Characteristics of study participants according to depressive and anxiety symptoms were presented in Table 1. A total of 1320 individuals were identified as depressive symptoms with a prevalence rate of 5.62%, while 1198 participants were classified as anxiety symptoms with a prevalence rate of 5.10%. The mean age ± SD of participants (41.59% men and 59.41% women) was 55.28 ± 12.63. Compared with non-depressive group and non-anxiety group, depressive group and anxiety group were more prone to be older, women, low education level, and low average monthly income, and less likely to be married/cohabiting, current smoking, current drinking, and obesity (all P < 0.05). The mean (SD) utility index and VAS score of the total sample were 0.954 (0.111) and 78.33 (14.80), respectively. Participants with depressive or anxiety symptoms had lower utility index and VAS score than these without depressive or anxiety symptoms (all P < 0.001).

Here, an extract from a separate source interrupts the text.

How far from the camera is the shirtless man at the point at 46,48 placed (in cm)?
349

Table 1 Characteristics of study participants according to depressive symptoms and anxiety symptoms

Self-reported health problems of EQ-5D-5L

Figure 1 demonstrated the self-reported health problems of EQ-5D-5L in total sample, depressive group, and anxiety group. Of all participants, the most frequently reported problem was pain/discomfort dimension (23.03%), followed by mobility (12.72%), anxiety/depression (7.76%), usual activities (6.44%), while the least report was the self-care dimension (3.66%). In depressive group and anxiety group, the most frequently reported problem was still reported in pain/discomfort dimension (52.43% and 51.75%, respectively), followed by anxiety/depression (42.41% and 41.13%, respectively). In both the depressive group and the anxiety group, the percentage of problems reported on all five dimensions increased significantly, especially in anxiety/depression and pain/discomfort dimension. Compared with non-depressive group and non-anxiety group, depressive group and anxiety group had higher percentage of reported health problems in all of five dimensions (all P < 0.001). The distribution of utility index and VAS score were shown in Supplementary Figure 1. Both the utility Index and the VAS presented a left-skewed distribution, with the skewness (kurtosis) of − 4.622 (28.998) and − 0.966 (1.585), respectively. The median (interquartile range) of utility index and VAS score were 0.954 (0.058) and 80.00 (20.00), respectively. Although more than half of participants (69.34%) had a utility index of 1, there were still 32 participants reported a utility index less than 0.

Fig. 1
figure 1

Self-reported health problems of EQ-5D-5L in total sample, depressive group, and anxiety group

Associations between depressive symptoms, anxiety symptoms and HRQoL

The correlation between PHQ-2/GAD-2 scores and utility index/VAS score were presented in Supplementary Table 2. The Pearson and Spearmen correlation coefficients indicated that PHQ-2/GAD-2 scores were negatively associated with utility index/VAS score (all P < 0.001). Supplementary Figure 2 presented the box plots of utility index and VAS score according to PHQ-2/GAD-2 score. The results showed that the utility index and VAS score decreased with the PHQ-2/GAD-2 score increased. The results of Tobit regression and generalized linear models analyses on utility index and VAS score were summarized in Table 2. After multiple adjustments, the Tobit regression model and GLM indicated that both utility index and VAS score were lower in participants with depressive or anxiety symptoms. The regression coefficients and 95% confidence interval (CI) of utility index for depressive and anxiety symptoms were − 0.166 (− 0.182, − 0.149) and − 0.132 (− 0.149, − 0.114), respectively. The regression coefficients and 95% CI of VAS score for depressive and anxiety symptoms were − 7.65 (− 8.60, − 6.70) and − 5.79 (− 6.78, − 4.80), respectively. Compared with participants with PHQ-2 score of 0, the utility index and VAS of participants with PHQ-2 score of 6 decreased 0.201 (− 0.233, − 0.169) and 10.88 (− 12.76, − 8.99), respectively. Similarly, compared with participants with GAD-2 score of 0, the utility index and VAS score of participants with GAD-2 score of 6 decreased 0.191 (− 0.223, − 0.160) and 6.62 (− 8.50, − 4.73), respectively. In addition, the regression analysis also indicated that the utility index and VAS score decreased with the PHQ-2/GAD-2 score increased (all P trend < 0.001).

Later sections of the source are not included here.